In other words, it requires entrepreneurs to always think outside of the box alternative solutions to critically solve the root problems, hence boosting the business.

One such solution that is being applied worldwide might be outsourcing, which ironically some startups hesitate to engage in due to the foreseeable additional costs. 

 

IT Outsourcing for Startups

IT Outsourcing for Startups

 

To comprehensively calculate and estimate the profit margin here, these costs should be seen in the big picture in which the operational costs and HR costs are spiking. For an in-house IT staff, necessary human resources costs or costs for business processes pose a huge overall cost for the company, making it impossible for startups to gain profit.

Instead of in-house staff, more and more startups are leaning towards the idea of outsourcing. This implementation has proven its efficiency, but it can break loose at any time. The point for choosing which to follow lies upon the questions of “Do I want this done in-house or offshore?”, “Which of these options allows for greater growth?”

 

From in-house to IT Outsourcing for Startups 

Shifting from in-house to offshore/outsourcing requires multifaceted consideration. First, startups need to get rid of the knee-jerk reactions toward IT Outsourcing for startups. Lack of experience working through business process outsourcing sometimes leads to the belief that outsourcing, and this should be avoided. 

Typically, Startup owners often think of BPO as something that only large and well-established companies can implement. Facts have proven the other way round. Indeed, companies of all sizes and backgrounds can benefit from this emerging phenomenon. 

A survey from Clutch in 2018 shows that 37% of small businesses outsourced a minimum of one important business process, whereas 52% reported planning to do so the next year. 
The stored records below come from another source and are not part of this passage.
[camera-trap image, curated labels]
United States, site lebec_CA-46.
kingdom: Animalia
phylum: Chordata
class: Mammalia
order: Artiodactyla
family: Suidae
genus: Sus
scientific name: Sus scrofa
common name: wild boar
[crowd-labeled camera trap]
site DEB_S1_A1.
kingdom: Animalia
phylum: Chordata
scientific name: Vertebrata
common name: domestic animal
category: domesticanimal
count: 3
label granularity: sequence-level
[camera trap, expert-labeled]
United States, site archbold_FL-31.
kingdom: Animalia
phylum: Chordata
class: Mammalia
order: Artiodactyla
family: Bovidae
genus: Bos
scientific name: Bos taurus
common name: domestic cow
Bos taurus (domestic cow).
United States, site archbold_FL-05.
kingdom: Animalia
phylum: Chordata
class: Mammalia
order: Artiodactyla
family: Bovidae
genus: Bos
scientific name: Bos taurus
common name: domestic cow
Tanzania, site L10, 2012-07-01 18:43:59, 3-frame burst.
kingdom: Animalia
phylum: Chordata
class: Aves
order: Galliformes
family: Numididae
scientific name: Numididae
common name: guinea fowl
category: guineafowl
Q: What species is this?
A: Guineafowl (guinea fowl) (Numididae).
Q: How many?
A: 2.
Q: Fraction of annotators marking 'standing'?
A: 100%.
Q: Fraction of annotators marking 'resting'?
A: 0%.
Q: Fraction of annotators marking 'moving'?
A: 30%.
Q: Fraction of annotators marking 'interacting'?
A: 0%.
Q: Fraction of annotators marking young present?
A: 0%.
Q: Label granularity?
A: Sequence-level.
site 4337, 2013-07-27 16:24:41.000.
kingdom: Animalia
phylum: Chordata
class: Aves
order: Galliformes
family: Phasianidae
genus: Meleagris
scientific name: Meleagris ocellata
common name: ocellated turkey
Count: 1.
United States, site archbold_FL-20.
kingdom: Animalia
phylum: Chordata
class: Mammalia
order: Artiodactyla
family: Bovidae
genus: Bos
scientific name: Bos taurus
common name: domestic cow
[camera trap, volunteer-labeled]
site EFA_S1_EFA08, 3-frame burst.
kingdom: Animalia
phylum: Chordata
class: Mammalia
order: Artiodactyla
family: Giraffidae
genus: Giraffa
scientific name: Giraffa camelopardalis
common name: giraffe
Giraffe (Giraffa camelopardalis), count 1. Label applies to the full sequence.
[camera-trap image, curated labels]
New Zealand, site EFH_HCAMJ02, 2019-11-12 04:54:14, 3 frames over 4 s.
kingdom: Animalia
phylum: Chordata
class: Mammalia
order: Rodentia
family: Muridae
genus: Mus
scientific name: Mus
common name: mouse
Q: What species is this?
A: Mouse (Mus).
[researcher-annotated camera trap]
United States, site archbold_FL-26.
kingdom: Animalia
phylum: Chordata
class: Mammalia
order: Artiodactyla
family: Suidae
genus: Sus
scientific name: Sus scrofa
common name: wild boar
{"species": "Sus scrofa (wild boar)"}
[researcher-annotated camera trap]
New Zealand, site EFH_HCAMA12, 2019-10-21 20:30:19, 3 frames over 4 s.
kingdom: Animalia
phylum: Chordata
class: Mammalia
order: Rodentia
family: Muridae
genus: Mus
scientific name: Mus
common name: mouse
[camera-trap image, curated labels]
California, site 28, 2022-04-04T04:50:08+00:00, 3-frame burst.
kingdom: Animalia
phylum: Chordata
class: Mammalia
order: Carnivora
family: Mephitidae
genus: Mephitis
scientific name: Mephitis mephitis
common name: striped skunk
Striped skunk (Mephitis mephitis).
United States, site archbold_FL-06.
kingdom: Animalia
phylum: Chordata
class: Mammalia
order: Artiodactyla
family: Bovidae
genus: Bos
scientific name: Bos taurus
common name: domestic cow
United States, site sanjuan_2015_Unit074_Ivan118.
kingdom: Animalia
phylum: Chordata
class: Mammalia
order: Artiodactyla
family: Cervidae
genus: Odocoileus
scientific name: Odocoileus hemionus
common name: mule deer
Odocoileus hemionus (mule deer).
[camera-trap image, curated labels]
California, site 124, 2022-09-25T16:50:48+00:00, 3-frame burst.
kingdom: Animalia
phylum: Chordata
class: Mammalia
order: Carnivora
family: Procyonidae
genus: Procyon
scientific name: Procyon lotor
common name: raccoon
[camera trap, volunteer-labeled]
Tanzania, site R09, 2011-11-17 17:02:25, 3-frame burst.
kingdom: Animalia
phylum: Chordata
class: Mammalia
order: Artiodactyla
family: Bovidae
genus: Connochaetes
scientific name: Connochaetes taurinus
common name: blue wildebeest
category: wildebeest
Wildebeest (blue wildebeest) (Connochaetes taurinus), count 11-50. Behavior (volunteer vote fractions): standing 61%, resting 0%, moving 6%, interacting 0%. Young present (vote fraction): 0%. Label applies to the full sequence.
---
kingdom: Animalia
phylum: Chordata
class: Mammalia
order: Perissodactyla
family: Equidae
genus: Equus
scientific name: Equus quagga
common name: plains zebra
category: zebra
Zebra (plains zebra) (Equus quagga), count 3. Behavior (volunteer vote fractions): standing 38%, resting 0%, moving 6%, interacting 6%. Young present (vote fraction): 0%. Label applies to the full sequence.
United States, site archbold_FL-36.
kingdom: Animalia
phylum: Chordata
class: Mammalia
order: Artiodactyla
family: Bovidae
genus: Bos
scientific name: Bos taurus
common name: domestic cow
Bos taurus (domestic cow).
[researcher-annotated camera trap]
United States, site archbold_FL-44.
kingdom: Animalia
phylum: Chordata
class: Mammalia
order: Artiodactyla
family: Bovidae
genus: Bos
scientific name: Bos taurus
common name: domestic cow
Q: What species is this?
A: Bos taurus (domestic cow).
While some major players in the field such as GitHub, Google, Microsoft, etc. employ a huge number of outsourced workers, some other companies which started as Startups such as Slack, Skype, Opera, etc. also achieved a lot through BPO.

 

Why outsourcing?

Outsourcing is often deemed as the solution for only large enterprises, in which it can help reduce costs and save time on trivial tasks. Nevertheless, the case of startups can apply the same approach as many are now expanding their businesses, heightening the need for outsourcing many tasks. What exactly can outsourcing do to urge entrepreneurs to go for it?

 

Cut back costs

The most dramatic change BPO companies can pull off is the reduction of operating costs. With costs of insurance, healthcare, travel expenses, rent of facility, etc. unburdened, business leaders now can leave financial resources available to expand and focus on the core business activities. 

 

IT Outsourcing for startups

Expensive training cost is reduced with IT Outsourcing for startups

 

With this being done, the cost reduction can be a part of the strategic growth plan of the business. Besides the common services to be outsourced such as customer support, accounting, HR, IT outsourcing for startups stands out with the highest growth rate due to the ever-expanding scale of the IT industry in general. The services to be outsourced include software testing services, software development services, etc.

 

Halt employee turnover

The puzzle of employee turnover is a chronic problem that has long been in the industry of information technology. A high turnover rate can result in high training costs and low efficiency. To have an outsourcing team taking care of all the training and operating costs for you can really ease out this headache, especially with the competitive prices from different regions. 

 

Experience and expertise from BPO

Startups often step in the game with high confidence, but it should be put within their expertise only. Instead of blindly following something you are not sure of, going for IT outsourcing for startups with specialized individuals and experts in the field is a better option. Hence, the chance of failing by wrongly estimating how well we can do all of the work ourselves is lowered.

Moreover, BPO is experienced in whatever field they are offering you. This also includes certifications, quality assurance, information security, stringent processes, all of which are the things that startups lack.

 

Low rate of burnout

Startups often require high volatility and a fast working pace with huge workloads, which can subsequently lead to burned-out employees. Outsourcing can solve this problem.

IT Outsourcing for startups might be attractive as it is, but please be noted that this is not a one-size-fits-all solution. Before rushing into anything, one must carefully evaluate the pros and cons of IT outsourcing for startups to avoid any kind of miscommunication or misoperation. 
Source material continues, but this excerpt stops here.